Question

Is it possible for a finitely-generated group to contain subgroups that are not finitely-generated ? True or False. Prove your conclusion.

Answer 1

It is possible.

Explanation:

The classic example is the commutator subgroup of the free group on two generators.

Let:

`G = < a, b>`

If `g, h in G` then the commutator of `g` and `h` is:

`[g, h] = g^(-1) h^(-1) g h`

The subgroup of `G` generated by its commutators is not finitely generated, but I have not encountered a simple proof.

We can make things simpler by specifying the subgroup `S` generated by all commutators of the form `[a^n, b^n]`.

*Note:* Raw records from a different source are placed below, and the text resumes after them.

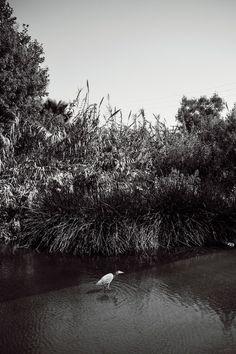 la-river-21-4-jpg Living In La, Jpg, River, Places, Image, Beautiful, Rivers, Lugares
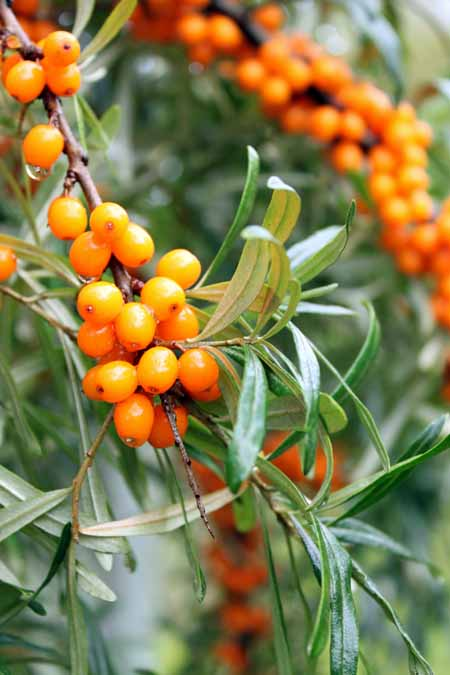 Sea Buckthorn Bush - The Superfood You've Probably Never Heard Of | Foodal.com
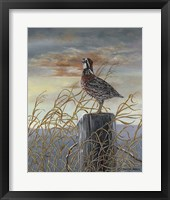 Framed Quail on a Post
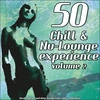 Cover of the album 50 Chill & Nu-Lounge Experience, Vol. 2 (Great Chillout and Deep Lounge Tunes Hits Compilation)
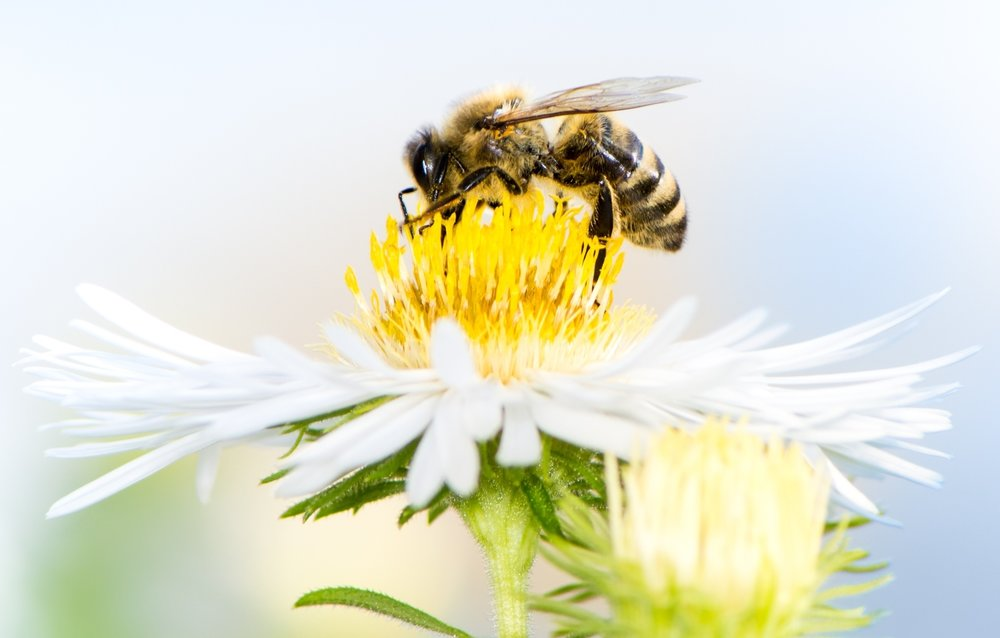 white bee picture 2.jpg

Any element of `S` can be written as a product of elements, each of which is of the form `[a^n, b^n]` or `[b^n, a^n] = [a^n, b^n]^(-1)`. Moreover, the minimum length representation in that form is unique.

Given a product of `a`'s, `a^(-1)`'s, `b`'s and `b^(-1)`'s in `S`, proceed as follows:

• Strip out any element-inverse element pairs to reduce the product to minimum form, i.e. get rid of combinations like `a a^(-1)` or `b^(-1) b`.

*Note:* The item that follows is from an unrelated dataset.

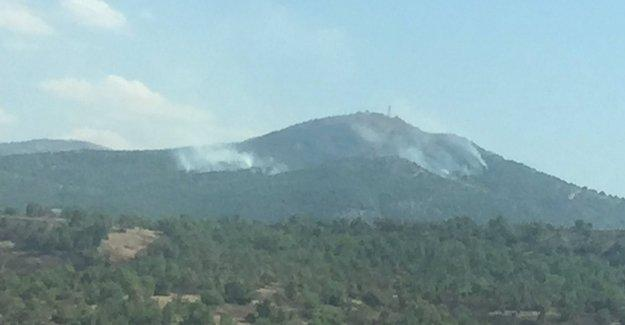 Nurcan Baysal: Lice 1925'ten beri defalarca yakıldı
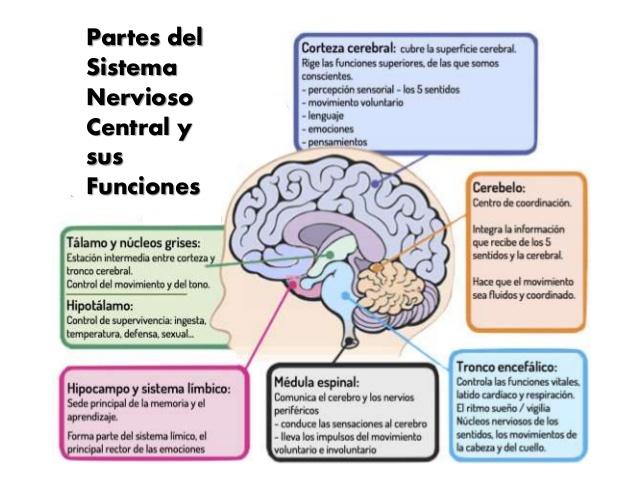 Anatomia Radiologia - Sistema Nervioso Central: Anatomía Radiológica ...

• The cleaned up form will start with a block of `a^(-1)`'s or `b^(-1)`'s. The length of this block allows you to identify the first commutator in a representation as a product of commutators of the form `[a^n, b^n]` and/or `[b^n, a^n]`.

• The end of the commutator may require some element-inverse element pairs to be added in order to reconstitute it. Add just as many as necessary before splitting off the first commutator.

• Repeat with the remainder of the product to recover the remaining commutators.

• Once all commutators have been recovered, strip out any adjacent pairs of commutators of the form `[a^n, b^n][b^n, a^n]` or `[b^n, a^n][a^n b^n]` to reduce to the minimum representation.

Hence we find that `S` is essentially the free group generated by `[a^n, b^n]` for `n = 1, 2, 3,...`. Hence it is not finitely generated.